- EXERCISE -
Pick out every row below that contains the word "meters", matching case exactly, and copy each of those rows.
· · · ·
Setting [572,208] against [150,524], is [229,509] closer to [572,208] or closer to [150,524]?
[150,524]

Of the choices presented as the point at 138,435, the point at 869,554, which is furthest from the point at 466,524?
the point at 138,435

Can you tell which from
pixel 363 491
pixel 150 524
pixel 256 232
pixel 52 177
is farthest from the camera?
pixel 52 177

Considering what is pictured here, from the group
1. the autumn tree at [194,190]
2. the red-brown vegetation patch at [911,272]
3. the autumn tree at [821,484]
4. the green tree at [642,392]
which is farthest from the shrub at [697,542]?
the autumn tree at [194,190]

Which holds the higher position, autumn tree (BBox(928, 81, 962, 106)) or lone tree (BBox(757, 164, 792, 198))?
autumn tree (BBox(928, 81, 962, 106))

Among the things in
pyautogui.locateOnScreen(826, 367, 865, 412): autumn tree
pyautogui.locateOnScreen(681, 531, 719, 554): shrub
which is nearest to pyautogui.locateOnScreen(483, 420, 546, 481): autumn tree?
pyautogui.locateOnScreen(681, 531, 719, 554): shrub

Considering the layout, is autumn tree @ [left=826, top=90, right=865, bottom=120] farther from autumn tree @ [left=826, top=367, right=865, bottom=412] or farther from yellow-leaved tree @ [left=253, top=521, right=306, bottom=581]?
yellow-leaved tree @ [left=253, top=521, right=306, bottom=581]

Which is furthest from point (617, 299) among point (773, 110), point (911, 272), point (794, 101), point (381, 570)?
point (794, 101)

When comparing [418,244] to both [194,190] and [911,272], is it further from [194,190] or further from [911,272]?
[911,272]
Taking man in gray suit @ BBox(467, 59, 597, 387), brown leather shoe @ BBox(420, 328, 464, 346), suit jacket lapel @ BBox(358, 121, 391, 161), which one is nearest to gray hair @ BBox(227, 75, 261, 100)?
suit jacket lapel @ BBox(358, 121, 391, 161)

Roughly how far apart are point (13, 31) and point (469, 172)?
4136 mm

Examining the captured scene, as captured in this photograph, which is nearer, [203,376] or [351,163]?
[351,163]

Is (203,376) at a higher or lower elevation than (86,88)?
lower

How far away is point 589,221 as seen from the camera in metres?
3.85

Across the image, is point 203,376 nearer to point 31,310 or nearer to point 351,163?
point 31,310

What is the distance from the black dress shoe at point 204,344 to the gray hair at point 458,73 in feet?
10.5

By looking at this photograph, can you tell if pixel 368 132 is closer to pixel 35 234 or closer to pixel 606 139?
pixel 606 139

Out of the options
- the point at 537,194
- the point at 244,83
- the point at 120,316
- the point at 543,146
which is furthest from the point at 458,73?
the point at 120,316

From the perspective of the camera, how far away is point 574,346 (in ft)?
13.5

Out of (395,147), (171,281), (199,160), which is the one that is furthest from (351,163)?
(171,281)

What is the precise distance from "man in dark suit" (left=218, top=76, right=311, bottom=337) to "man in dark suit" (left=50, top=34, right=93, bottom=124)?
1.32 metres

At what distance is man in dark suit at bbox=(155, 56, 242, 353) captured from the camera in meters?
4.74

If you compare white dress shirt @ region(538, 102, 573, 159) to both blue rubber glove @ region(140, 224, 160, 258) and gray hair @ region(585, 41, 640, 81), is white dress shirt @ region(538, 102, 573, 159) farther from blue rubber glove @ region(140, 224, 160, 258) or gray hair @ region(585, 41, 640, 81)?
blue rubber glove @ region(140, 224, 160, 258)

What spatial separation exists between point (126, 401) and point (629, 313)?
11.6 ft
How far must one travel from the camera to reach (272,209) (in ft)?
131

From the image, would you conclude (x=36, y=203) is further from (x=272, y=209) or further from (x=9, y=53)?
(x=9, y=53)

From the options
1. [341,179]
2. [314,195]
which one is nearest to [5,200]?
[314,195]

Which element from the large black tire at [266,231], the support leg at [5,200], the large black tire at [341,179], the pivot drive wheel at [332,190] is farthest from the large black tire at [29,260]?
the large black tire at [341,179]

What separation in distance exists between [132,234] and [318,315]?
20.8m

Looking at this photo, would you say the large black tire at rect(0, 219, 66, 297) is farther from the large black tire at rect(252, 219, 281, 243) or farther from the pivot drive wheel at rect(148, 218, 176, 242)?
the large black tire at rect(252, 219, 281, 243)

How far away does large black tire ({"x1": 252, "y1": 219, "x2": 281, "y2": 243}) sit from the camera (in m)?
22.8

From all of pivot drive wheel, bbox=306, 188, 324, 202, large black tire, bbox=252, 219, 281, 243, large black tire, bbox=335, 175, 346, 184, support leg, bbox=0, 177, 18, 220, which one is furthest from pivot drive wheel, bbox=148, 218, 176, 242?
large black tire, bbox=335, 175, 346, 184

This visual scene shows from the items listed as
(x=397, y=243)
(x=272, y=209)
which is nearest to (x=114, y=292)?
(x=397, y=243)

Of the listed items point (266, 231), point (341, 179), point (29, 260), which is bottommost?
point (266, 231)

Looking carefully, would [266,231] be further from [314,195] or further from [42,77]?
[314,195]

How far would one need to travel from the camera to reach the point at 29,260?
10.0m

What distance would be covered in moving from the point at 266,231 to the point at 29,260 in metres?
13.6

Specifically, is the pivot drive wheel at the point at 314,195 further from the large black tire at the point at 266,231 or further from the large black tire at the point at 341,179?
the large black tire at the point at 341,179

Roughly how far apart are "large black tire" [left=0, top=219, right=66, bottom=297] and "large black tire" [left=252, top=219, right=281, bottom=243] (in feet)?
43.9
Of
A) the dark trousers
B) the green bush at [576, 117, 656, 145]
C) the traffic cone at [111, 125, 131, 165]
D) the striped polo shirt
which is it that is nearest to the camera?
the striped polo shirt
· · · ·
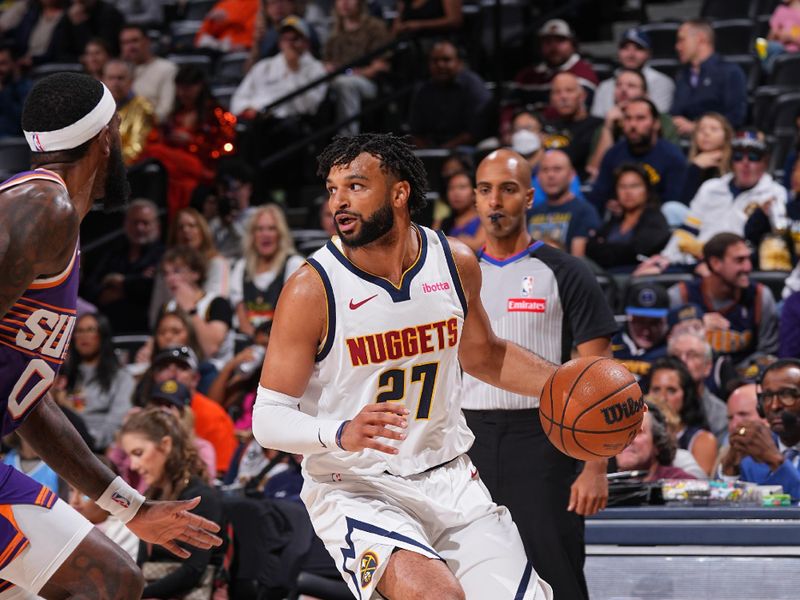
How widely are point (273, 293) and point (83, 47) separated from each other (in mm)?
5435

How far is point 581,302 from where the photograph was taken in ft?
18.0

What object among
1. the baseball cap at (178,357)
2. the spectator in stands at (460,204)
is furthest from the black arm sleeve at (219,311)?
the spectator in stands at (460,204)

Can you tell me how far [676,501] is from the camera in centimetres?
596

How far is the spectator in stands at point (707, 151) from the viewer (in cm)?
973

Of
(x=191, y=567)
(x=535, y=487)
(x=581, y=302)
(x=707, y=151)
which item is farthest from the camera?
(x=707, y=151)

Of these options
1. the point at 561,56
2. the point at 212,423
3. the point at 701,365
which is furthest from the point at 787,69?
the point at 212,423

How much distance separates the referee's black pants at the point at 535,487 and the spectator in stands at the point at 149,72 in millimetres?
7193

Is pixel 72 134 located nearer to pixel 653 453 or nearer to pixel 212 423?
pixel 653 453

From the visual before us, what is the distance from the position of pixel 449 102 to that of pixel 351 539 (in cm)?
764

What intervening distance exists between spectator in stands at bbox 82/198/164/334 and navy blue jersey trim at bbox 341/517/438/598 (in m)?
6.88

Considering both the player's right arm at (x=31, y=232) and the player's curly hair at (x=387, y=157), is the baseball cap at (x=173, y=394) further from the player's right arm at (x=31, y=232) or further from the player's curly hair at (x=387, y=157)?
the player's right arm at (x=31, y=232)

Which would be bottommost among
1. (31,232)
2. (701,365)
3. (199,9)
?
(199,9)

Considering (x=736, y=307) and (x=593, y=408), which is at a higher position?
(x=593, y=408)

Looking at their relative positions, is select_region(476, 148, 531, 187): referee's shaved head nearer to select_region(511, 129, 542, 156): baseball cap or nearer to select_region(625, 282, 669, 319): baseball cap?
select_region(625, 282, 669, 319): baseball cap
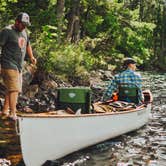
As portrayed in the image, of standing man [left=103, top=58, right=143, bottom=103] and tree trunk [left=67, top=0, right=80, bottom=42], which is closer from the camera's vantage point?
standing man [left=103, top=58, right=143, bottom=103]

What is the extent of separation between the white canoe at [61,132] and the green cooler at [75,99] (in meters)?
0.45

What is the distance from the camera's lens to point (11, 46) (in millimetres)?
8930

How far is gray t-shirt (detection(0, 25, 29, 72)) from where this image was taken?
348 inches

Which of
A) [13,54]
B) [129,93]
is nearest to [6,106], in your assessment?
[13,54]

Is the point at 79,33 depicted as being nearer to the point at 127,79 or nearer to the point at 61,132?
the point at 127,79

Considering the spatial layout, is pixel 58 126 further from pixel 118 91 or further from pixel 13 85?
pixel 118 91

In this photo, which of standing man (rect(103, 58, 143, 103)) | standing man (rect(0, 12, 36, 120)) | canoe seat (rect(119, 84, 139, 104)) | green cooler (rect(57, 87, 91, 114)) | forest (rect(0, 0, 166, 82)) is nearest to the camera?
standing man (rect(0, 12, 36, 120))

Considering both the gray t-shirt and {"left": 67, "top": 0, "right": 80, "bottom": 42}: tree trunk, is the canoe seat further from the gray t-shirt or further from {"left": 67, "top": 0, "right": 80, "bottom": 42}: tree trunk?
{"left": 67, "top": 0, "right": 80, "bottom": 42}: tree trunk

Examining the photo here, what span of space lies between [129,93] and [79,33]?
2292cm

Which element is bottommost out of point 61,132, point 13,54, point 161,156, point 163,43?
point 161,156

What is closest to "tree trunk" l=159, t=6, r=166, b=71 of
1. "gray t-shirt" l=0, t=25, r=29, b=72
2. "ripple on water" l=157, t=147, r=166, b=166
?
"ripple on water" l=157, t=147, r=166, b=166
· · · ·
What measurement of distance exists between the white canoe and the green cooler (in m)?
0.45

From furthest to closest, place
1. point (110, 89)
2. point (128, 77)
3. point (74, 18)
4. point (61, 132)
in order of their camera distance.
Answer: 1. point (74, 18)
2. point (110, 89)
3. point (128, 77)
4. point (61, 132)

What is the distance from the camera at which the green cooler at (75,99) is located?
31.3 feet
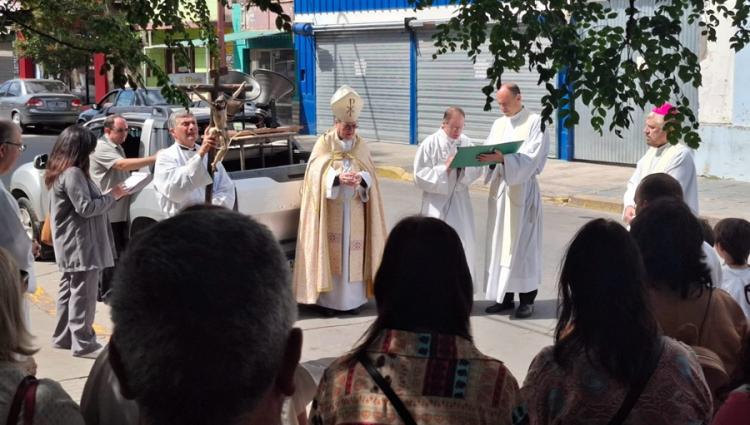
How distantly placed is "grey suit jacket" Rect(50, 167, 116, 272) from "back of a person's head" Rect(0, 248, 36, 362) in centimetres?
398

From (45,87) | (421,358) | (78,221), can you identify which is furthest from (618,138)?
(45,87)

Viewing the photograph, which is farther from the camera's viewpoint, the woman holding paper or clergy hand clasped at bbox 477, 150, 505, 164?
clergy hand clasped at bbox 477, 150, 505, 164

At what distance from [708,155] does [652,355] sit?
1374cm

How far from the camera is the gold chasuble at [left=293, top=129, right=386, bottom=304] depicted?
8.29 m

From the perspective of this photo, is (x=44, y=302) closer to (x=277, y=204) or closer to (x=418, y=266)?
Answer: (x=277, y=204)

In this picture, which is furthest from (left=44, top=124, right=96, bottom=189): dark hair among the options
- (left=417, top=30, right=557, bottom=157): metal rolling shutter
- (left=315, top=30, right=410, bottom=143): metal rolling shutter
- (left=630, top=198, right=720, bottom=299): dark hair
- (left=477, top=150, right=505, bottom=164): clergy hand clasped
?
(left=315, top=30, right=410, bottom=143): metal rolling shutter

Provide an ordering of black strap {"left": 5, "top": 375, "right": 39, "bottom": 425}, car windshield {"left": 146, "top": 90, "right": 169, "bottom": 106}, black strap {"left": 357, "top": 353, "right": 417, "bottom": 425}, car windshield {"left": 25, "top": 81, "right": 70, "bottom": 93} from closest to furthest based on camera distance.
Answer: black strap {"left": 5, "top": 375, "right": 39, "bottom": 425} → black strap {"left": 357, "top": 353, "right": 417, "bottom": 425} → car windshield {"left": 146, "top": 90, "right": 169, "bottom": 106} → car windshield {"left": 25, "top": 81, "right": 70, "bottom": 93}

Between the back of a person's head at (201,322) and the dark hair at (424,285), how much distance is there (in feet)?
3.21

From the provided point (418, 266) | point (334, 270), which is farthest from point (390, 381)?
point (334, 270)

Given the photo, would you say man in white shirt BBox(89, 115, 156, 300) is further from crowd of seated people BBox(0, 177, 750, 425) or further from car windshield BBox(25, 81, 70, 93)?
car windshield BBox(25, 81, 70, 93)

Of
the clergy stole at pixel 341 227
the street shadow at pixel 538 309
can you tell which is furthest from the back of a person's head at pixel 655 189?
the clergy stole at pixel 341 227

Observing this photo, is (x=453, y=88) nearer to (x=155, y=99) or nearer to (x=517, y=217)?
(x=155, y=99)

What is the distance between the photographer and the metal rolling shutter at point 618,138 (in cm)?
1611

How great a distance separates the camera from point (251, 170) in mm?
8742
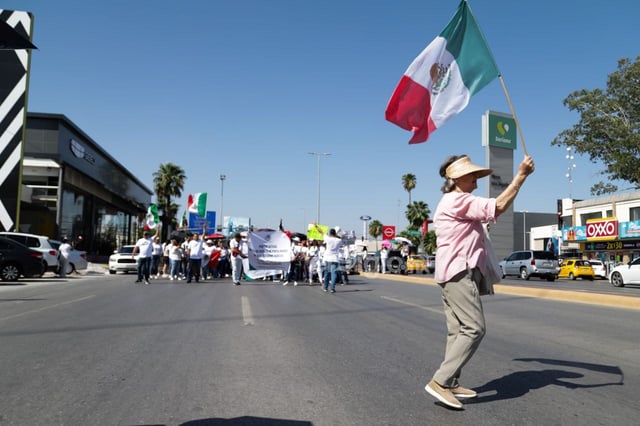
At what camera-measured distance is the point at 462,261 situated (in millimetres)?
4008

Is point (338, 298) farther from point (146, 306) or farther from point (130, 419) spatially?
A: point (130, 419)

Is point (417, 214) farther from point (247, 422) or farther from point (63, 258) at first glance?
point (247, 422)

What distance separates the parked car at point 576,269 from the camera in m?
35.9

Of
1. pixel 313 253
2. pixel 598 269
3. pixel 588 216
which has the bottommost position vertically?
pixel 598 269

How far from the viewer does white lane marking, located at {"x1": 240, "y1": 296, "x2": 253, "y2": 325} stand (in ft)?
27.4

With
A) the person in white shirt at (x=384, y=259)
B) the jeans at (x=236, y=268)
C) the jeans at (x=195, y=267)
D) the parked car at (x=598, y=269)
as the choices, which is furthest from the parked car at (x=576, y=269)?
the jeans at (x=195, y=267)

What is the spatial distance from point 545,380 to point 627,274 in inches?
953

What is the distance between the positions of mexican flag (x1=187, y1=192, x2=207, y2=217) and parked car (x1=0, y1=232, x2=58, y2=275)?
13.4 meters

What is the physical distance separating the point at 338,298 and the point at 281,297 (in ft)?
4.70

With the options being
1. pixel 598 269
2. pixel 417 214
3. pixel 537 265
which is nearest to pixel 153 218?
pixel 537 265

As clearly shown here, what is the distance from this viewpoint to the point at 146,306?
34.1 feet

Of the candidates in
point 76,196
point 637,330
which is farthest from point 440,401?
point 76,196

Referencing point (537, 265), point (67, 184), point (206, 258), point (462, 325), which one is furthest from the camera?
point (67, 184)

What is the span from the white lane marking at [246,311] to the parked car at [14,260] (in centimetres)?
· · · ·
- THE REPLY -
At what distance is man in dark suit at bbox=(155, 56, 242, 353) captured from the camera in meters?
What is the extent of separation between the white canoe at [61,132] and the green cooler at [75,99] (in meters)?
13.4 meters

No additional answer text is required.